Feature Entities
GitHub Link to Code.
Feature data container for trajectory-specific computed features.
Container for trajectory-specific feature data (distances, contacts) with associated calculator. Stores per-trajectory feature data enabling mixed systems with different proteins in a single pipeline.
- class mdxplain.feature.entities.feature_data.FeatureData(feature_type: FeatureTypeBase, use_memmap: bool = False, cache_path: str = './cache', chunk_size: int = 2000, trajectory_name: str | None = None)
Internal container for trajectory-specific computed feature data.

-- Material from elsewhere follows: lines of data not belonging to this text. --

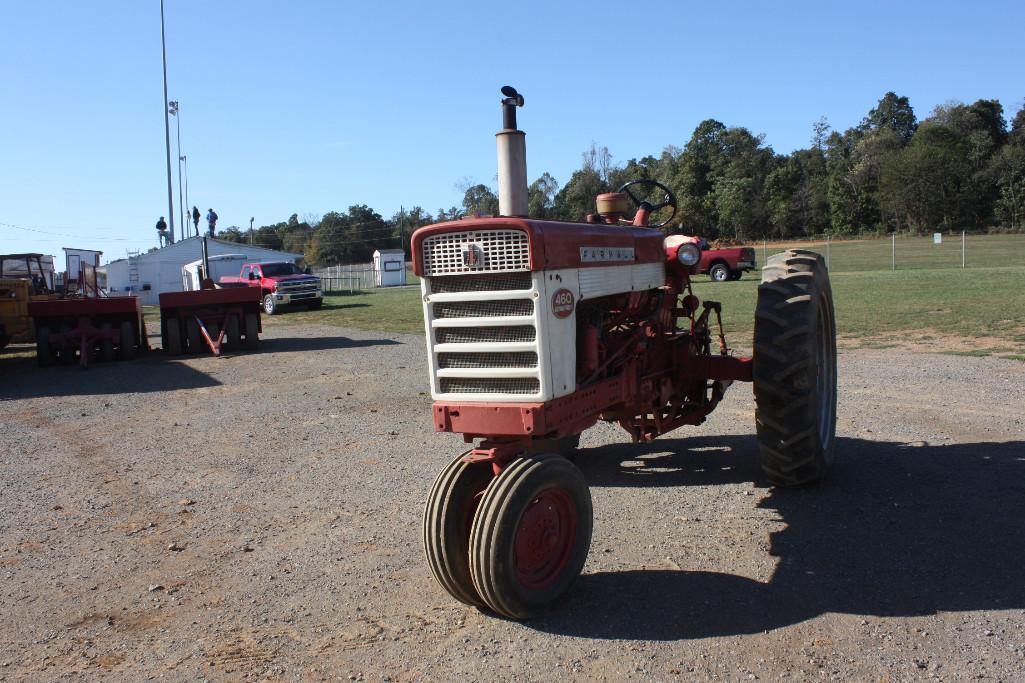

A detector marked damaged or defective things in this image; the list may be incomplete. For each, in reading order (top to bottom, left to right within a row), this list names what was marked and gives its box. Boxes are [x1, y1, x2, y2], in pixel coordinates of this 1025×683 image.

rusty metal equipment [156, 285, 260, 356]
rusty metal equipment [416, 85, 840, 615]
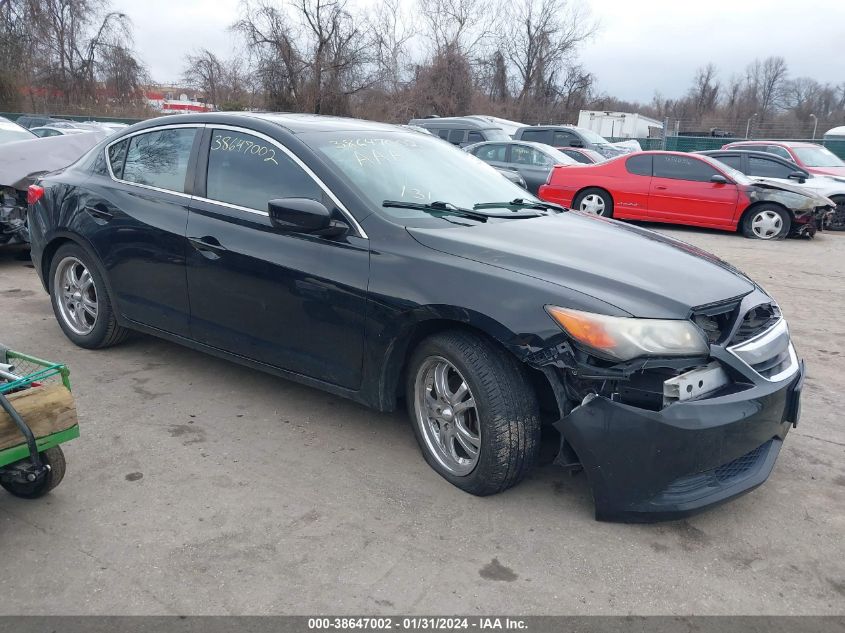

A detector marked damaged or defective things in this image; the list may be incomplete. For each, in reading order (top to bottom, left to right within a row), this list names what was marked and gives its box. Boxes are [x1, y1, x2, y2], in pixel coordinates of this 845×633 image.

damaged vehicle [0, 129, 110, 247]
damaged vehicle [536, 149, 836, 238]
damaged vehicle [28, 112, 804, 520]
cracked headlight [544, 306, 708, 360]
damaged front bumper [536, 292, 804, 520]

Stores per-trajectory feature data enabling mixed systems with different proteins in a single pipeline. Each trajectory computes its own features which are combined at the selection level.
Attributes
- feature_typeFeatureTypeBase
Feature type object to compute data
- use_memmapbool
Whether memory mapping is used for large datasets
- cache_pathstr or None
Path for memory-mapped cache files
- reduced_cache_pathstr or None
Path for memory-mapped reduced cache files
- chunk_sizeint
Chunk size for processing large datasets
- datanp.ndarray or None
Original feature data array
- feature_metadatadict or None
Metadata including feature definitions, hyperparameters, etc.
- reduced_datanp.ndarray or None
Reduced feature data array (e.g., after PCA)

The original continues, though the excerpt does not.